*PROBLEM TO WORK ON:* Duplicate every one of the records below, line for line and without any changes.
======== INPUT FOR THIS TASK
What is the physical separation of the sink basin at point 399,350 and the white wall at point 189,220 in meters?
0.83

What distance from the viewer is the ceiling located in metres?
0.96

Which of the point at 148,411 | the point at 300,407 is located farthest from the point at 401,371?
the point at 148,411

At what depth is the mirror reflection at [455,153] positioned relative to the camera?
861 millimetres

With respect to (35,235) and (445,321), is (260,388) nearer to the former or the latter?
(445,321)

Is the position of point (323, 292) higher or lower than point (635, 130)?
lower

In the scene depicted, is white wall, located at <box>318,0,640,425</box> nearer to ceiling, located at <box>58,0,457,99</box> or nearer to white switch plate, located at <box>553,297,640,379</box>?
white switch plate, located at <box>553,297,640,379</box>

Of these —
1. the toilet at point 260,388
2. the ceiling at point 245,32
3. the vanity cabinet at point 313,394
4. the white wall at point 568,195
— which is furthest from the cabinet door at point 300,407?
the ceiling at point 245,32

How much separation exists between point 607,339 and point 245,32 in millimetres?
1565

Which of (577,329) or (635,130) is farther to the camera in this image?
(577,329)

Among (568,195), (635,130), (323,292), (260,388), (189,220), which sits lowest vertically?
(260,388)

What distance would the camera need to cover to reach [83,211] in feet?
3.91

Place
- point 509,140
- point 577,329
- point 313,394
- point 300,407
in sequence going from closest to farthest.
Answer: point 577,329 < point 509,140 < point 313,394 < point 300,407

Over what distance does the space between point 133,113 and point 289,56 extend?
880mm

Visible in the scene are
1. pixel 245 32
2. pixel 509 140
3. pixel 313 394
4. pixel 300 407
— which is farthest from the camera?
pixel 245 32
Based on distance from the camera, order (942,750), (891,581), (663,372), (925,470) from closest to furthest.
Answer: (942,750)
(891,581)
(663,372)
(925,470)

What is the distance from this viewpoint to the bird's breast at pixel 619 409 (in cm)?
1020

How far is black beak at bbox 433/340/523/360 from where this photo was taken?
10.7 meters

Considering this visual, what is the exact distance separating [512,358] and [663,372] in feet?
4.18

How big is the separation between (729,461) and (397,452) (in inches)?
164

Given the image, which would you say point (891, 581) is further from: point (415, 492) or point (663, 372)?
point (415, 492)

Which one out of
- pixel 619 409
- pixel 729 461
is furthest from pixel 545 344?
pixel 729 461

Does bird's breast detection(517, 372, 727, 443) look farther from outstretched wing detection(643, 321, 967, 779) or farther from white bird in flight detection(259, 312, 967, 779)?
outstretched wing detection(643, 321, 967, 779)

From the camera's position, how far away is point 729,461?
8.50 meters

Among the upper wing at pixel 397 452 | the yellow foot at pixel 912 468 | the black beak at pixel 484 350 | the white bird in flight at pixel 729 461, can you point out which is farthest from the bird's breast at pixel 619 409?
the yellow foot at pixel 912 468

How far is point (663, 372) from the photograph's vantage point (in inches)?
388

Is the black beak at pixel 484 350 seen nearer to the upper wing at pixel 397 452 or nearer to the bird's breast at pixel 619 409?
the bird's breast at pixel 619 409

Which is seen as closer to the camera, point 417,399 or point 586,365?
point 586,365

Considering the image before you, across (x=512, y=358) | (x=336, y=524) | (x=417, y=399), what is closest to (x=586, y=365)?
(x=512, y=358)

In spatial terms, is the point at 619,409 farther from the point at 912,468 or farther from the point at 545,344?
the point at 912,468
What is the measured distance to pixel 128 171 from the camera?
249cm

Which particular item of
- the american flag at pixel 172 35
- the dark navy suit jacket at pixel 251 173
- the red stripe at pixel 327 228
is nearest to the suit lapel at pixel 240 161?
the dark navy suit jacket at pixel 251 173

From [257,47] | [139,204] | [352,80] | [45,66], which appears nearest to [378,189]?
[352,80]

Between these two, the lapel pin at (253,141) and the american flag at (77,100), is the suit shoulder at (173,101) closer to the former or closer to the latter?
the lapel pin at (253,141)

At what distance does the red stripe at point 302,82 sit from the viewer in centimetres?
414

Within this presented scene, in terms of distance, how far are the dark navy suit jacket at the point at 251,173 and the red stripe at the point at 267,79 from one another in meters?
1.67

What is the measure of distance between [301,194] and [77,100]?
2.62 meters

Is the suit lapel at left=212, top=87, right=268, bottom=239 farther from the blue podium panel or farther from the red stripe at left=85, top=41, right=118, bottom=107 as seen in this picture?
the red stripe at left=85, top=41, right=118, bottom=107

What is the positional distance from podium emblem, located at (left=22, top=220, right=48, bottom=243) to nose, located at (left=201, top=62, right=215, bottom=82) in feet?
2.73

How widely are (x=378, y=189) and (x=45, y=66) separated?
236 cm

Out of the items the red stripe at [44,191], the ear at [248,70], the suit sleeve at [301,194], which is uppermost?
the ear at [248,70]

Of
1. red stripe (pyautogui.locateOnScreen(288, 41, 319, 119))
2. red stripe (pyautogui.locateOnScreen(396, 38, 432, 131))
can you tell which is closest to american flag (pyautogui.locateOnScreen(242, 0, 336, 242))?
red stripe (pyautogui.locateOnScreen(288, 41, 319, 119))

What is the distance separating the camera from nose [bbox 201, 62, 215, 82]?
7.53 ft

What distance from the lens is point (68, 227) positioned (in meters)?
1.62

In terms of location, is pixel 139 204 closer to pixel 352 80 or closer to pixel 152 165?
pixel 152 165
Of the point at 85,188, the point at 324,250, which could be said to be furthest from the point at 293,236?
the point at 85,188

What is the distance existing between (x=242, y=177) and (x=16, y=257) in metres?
================
*EXERCISE SOLUTION:*
What is the physical separation of the sink basin at point 399,350 and the white wall at point 189,220 in meters?
0.83

What distance from the viewer is the ceiling located in metres?
0.96

Which of the point at 148,411 | the point at 300,407 is located farthest from the point at 401,371?
the point at 148,411

At what depth is the mirror reflection at [455,153] positioned relative to the camera?
861 millimetres

With respect to (35,235) and (445,321), is (260,388) nearer to the former or the latter?
(445,321)

Is the position of point (323, 292) higher or lower than point (635, 130)?
lower

In the scene depicted, is white wall, located at <box>318,0,640,425</box> nearer to ceiling, located at <box>58,0,457,99</box> or nearer to white switch plate, located at <box>553,297,640,379</box>?
white switch plate, located at <box>553,297,640,379</box>

Of these —
1. the toilet at point 260,388
2. the ceiling at point 245,32
3. the vanity cabinet at point 313,394
4. the white wall at point 568,195
— which is furthest from the cabinet door at point 300,407?
the ceiling at point 245,32

How much separation exists between point 607,339 and point 245,32 in millimetres?
1565

Which of (577,329) or (635,130) is farther to the camera in this image?
(577,329)

Among (568,195), (635,130), (323,292), (260,388), (189,220), which sits lowest vertically?
(260,388)

What distance would the camera need to cover to reach [83,211] in feet?
3.91

Place
- point 509,140
- point 577,329
- point 313,394
- point 300,407
in sequence going from closest to farthest.
Answer: point 577,329 < point 509,140 < point 313,394 < point 300,407

Over what distance does the space between point 133,113 and point 289,56 extend?
880mm

Visible in the scene are
1. pixel 245 32
2. pixel 509 140
3. pixel 313 394
4. pixel 300 407
— which is farthest from the camera?
pixel 245 32
Based on distance from the camera, order (942,750), (891,581), (663,372), (925,470) from closest to furthest.
Answer: (942,750)
(891,581)
(663,372)
(925,470)

What is the distance from this viewpoint to the bird's breast at pixel 619 409 (in cm)?
1020

How far is black beak at bbox 433/340/523/360 from where this photo was taken?
10.7 meters

Considering this visual, what is the exact distance separating [512,358] and [663,372] in feet?
4.18

How big is the separation between (729,461) and (397,452) (in inches)?
164

Given the image, which would you say point (891, 581) is further from: point (415, 492) or point (663, 372)?
point (415, 492)

Which one out of
- pixel 619 409
- pixel 729 461
is furthest from pixel 545 344?
pixel 729 461

Does bird's breast detection(517, 372, 727, 443) look farther from outstretched wing detection(643, 321, 967, 779) or farther from white bird in flight detection(259, 312, 967, 779)?
outstretched wing detection(643, 321, 967, 779)

From the camera's position, how far away is point 729,461?
8.50 meters

Among the upper wing at pixel 397 452 | the yellow foot at pixel 912 468 | the black beak at pixel 484 350 | the white bird in flight at pixel 729 461, can you point out which is farthest from the bird's breast at pixel 619 409?
the yellow foot at pixel 912 468

How far is point (663, 372) from the photograph's vantage point (in inches)?
388

Is the black beak at pixel 484 350 seen nearer to the upper wing at pixel 397 452 or nearer to the bird's breast at pixel 619 409?
the bird's breast at pixel 619 409

Which is seen as closer to the camera, point 417,399 or point 586,365?
point 586,365

Considering the image before you, across (x=512, y=358) | (x=336, y=524) | (x=417, y=399), what is closest to (x=586, y=365)?
(x=512, y=358)

In spatial terms, is the point at 619,409 farther from the point at 912,468 or farther from the point at 545,344?
the point at 912,468
What is the measured distance to pixel 128 171 from the camera?
249cm

Which particular item of
- the american flag at pixel 172 35
- the dark navy suit jacket at pixel 251 173
- the red stripe at pixel 327 228
is nearest to the suit lapel at pixel 240 161?
the dark navy suit jacket at pixel 251 173

From [257,47] | [139,204] | [352,80] | [45,66], which appears nearest to [378,189]?
[352,80]

Between these two, the lapel pin at (253,141) and the american flag at (77,100), is the suit shoulder at (173,101) closer to the former or closer to the latter?
the lapel pin at (253,141)

At what distance does the red stripe at point 302,82 sit from the viewer in centimetres?
414

Within this presented scene, in terms of distance, how far are the dark navy suit jacket at the point at 251,173 and the red stripe at the point at 267,79 from one another in meters?
1.67

What is the measure of distance between [301,194] and [77,100]?
2.62 meters

Is the suit lapel at left=212, top=87, right=268, bottom=239 farther from the blue podium panel or farther from the red stripe at left=85, top=41, right=118, bottom=107 as seen in this picture?
the red stripe at left=85, top=41, right=118, bottom=107

What is the positional distance from podium emblem, located at (left=22, top=220, right=48, bottom=243) to nose, located at (left=201, top=62, right=215, bottom=82) in feet?
2.73

How widely are (x=378, y=189) and (x=45, y=66) separated?
236 cm

Out of the items the red stripe at [44,191], the ear at [248,70], the suit sleeve at [301,194], which is uppermost?
the ear at [248,70]

Of
1. red stripe (pyautogui.locateOnScreen(288, 41, 319, 119))
2. red stripe (pyautogui.locateOnScreen(396, 38, 432, 131))
can you tell which is closest to american flag (pyautogui.locateOnScreen(242, 0, 336, 242))?
red stripe (pyautogui.locateOnScreen(288, 41, 319, 119))

What is the distance separating the camera from nose [bbox 201, 62, 215, 82]?
7.53 ft

What distance from the lens is point (68, 227) positioned (in meters)?
1.62

In terms of location, is pixel 139 204 closer to pixel 352 80 or closer to pixel 152 165?
pixel 152 165
Of the point at 85,188, the point at 324,250, which could be said to be furthest from the point at 293,236?
the point at 85,188

What is the distance existing between (x=242, y=177) and (x=16, y=257) in metres?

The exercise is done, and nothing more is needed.